Brano scelto:
*****

Ricordare il Capu. Ragazzini, fango e una palla ovale: all’ASR Milano si fa così

Un torneo per 600 bambini di ogni età in memoria di un ragazzo che se n’è andato troppo presto. Palla a Marco Pastonesi

Capu. Non è un soprannome, ma un cognome limato dall’uso, dall’affetto, infine dalla nostalgia. Capu sta per Capuzzoni. Una volta l’anno Capu gioca ancora, gioca sempre. In un torneo intitolato nel suo ricordo. Capu. Di nome Massimiliano. Questo sì, troppo lungo, lo spiegava anche Massimo Troisi in un film. “Massimiliano vene scustumato… Per esempio, stu guaglione sta vicino a mamma… ‘stu guaglione se move pe’ i’ ‘a qualche parte? ‘A mamma prima ca ‘o chiamma, Mas-si-mi-lia-no!, ‘o guaglione già chisa addo’ sta, chi sa che sta facenno! Non ubbidisce, pecche è troppo luongo! Invece Ugo, chillo comme sta vicino a mamma e se sta pe’ mmovere: Ugo! ‘O guaglione nun ave nemmeno ‘o tiempo ‘e fa’ ‘nu passo. Ugo!, e adda’ turna’ pe’ forza, pecche ‘o sente, ‘o nomme. Al massimo, proprio… ecco… volendo ‘o putessemo chiamma’ Ciro. È cchiù luongo, ma proprio pe’ nun ‘o fa’ veni’ troppo represso… Però Ciro tiene ‘o tiempo ‘e piglia’ ‘nu poco d’aria”. Infatti: Capu, di nome, era Max.

*****

Record:
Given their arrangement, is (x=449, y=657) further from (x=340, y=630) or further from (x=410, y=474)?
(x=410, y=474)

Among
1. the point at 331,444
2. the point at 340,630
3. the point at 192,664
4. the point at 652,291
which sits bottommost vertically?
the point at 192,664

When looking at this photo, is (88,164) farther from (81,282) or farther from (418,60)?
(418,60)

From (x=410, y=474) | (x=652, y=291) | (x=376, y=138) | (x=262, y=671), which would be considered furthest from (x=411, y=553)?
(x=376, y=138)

*****

Esercizi da svolgere:
1) Elenca tutti i nomi propri di persona che compaiono nella battuta di Massimo Troisi riportata nell'articolo sul Capu.
2) Prosegui l'articolo sul torneo in memoria del Capu, ripartendo subito dopo l'ultima frase riportata.
Per svolgere gli esercizi i record non servono.

Soluzioni:
1) Massimiliano, Ugo, Ciro

2)
Capu, terza linea, se fosse stato un animale – e le terze linee devono essere animalesche – sarebbe stato un cane San Bernardo, a metà fra operaio specializzato e missionario nel Terzo Mondo. Dono dell’ubiquità, in mischia anche dono dell’obliquità, dovunque senso dell’equità. Perché un giocatore come Capu è equo e solidale, come certi cioccolati fatti a regola d’arte e venduti senza sfruttamenti, senza sovrapprezzi, ma con rispetto e con gusto.
Capu, Asr Milano, la A potrebbe stare per Amore e infatti è Associazione, la S per Sudore e infatti è sportiva, la R per Rugby è infatti è il gioco più educativo e valoroso del mondo. L’Asr – noi l’abbiamo sempre chiamata così – è una squadra che, della sua innata povertà, ne ha fatto un valore, una virtù, un marchio. La povertà, cioè zero ingaggi, zero stipendi, zero rimborsi, salvo rarissime eccezioni per rispetto del tempo e dello spazio, come un modo, uno stile, un codice, fino a trasformarla in ricchezza. Addirittura pagare per giocare. Di più, pagare per andare in panchina o finire in tribuna.

 

Capu, e ti viene in mente il Giuriati vecchio per le partite, il Giuriati nuovo per gli allenamenti, l’officina di Cabrio per i terzi tempi, i pullman che la domenica mattina si caricano di giocatori e di borse, di nebbia e di freddo, di notti troppo brevi e di caffè troppo forti, e che la domenica sera tornano a casa carichi di giocatori e di borse, di muscoli cotti e di ossa rotte, di pastasciutte scotte e di birra spinata, di canti e di conti, tutti indietro, tutti in fondo, tutti insieme.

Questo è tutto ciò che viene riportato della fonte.